Text passage

Charlie Hunnam was the "biggest" he's ever been while shooting 'King Arthur: Legend of the Sword'.
The 37-year-old actor had to bulk up for his titular role in Guy Ritchie's upcoming medieval epic and though it was a tough regime, the British star made sure he still had "fun" with his workouts.
He said: "Over the six month period of shooting 'King Arthur: Legend of the Sword' my size fluctuated a little bit, but I actually got to be the biggest I've ever been on the film. I put on a good 20 pounds.
"It involved going to the gym, lifting weights, eating lots and lots of food, particularly protein, and repeating the process until your muscles are big and swollen.
"But I had fun with it. I mixed it up, did some boxing and, obviously, was very active learning sword fighting and stunts."
But Charlie was more interested in the transformation of his mental wellbeing than his physical shape as a result of the sessions.
He added to channel24.co.za: "But for me, the least interesting aspect of exercise is the physical effect.
"What's really exciting is the mental, psychological, emotional aspect of exercise.
"You feel a significant difference in how you feel in your day-to-day life when you stop working out."
One of Charlie's favourite things about working on the movie was saying in caravans close to the set with Guy and the rest of the cast.

Activities
• A. In the article about Charlie Hunnam's role in 'King Arthur: Legend of the Sword', how much weight does he say he put on?
• B. Carry on the article about Charlie Hunnam's training for 'King Arthur: Legend of the Sword', picking up after its final sentence.

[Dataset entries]
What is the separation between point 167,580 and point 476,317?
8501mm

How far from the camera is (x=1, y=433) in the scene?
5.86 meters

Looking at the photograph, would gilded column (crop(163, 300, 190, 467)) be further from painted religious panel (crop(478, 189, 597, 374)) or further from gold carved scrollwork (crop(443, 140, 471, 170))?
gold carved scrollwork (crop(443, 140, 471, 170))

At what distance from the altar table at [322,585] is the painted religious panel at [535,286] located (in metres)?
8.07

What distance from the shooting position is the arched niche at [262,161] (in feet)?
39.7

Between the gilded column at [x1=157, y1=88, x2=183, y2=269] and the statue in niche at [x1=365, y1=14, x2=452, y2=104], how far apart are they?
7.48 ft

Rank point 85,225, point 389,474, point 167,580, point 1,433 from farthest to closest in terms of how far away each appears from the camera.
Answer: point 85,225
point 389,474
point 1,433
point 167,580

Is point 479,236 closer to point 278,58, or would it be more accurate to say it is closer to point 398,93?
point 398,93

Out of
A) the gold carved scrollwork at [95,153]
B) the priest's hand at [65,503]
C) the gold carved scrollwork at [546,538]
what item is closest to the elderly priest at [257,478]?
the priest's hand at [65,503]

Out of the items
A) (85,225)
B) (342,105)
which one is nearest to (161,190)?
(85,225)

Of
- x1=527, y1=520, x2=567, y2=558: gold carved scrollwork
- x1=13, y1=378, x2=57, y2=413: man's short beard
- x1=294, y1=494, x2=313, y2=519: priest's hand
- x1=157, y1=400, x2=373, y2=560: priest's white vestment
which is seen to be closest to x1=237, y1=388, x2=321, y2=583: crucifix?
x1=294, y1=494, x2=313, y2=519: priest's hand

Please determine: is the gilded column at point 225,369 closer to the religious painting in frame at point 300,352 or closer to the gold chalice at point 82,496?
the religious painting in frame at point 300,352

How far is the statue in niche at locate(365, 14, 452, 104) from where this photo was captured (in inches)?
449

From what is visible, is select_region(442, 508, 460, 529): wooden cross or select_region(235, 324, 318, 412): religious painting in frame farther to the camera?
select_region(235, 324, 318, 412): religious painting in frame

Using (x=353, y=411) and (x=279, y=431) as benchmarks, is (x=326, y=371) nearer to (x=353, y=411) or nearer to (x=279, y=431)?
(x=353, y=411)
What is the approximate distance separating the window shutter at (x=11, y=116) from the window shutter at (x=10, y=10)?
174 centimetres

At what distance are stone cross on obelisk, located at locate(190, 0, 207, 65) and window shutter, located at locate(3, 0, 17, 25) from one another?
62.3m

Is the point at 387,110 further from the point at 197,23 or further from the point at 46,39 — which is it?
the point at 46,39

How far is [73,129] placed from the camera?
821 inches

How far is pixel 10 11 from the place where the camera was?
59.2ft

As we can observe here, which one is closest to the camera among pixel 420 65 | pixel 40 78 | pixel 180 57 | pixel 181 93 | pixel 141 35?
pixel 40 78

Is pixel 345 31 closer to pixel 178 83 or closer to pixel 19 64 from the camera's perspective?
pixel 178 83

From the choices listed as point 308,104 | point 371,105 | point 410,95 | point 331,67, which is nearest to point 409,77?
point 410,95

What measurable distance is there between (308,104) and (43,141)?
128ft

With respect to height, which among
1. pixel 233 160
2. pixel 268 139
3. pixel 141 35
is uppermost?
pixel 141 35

Responses to the tasks
• A. He put on a good 20 pounds.

• B.
He said: "Guy does have an exceptionally cozy trailer. It's very difficult to get him out once he's got the log fire going and some eggs cooking on the stove. Guy creates this dynamic wherever he goes.
"The camping was wonderful. I'd always dreamed about what it would be like to just live around a film set and not be taken out of it. This was that experience for a brief period of time. We were in Wales for three weeks, but we all lived together in these little caravans by a lake. Some of us would jump in the icy lake every morning at 06:00 for what we lovingly referred to as the Plunge of Death.
"Guy would come out of the cabin and start talking about the day's filming, and we'd have breakfast together and walk from our trailer onto the set. Before we knew it we were in the zone and doing our thing. It was a lovely way to make a film."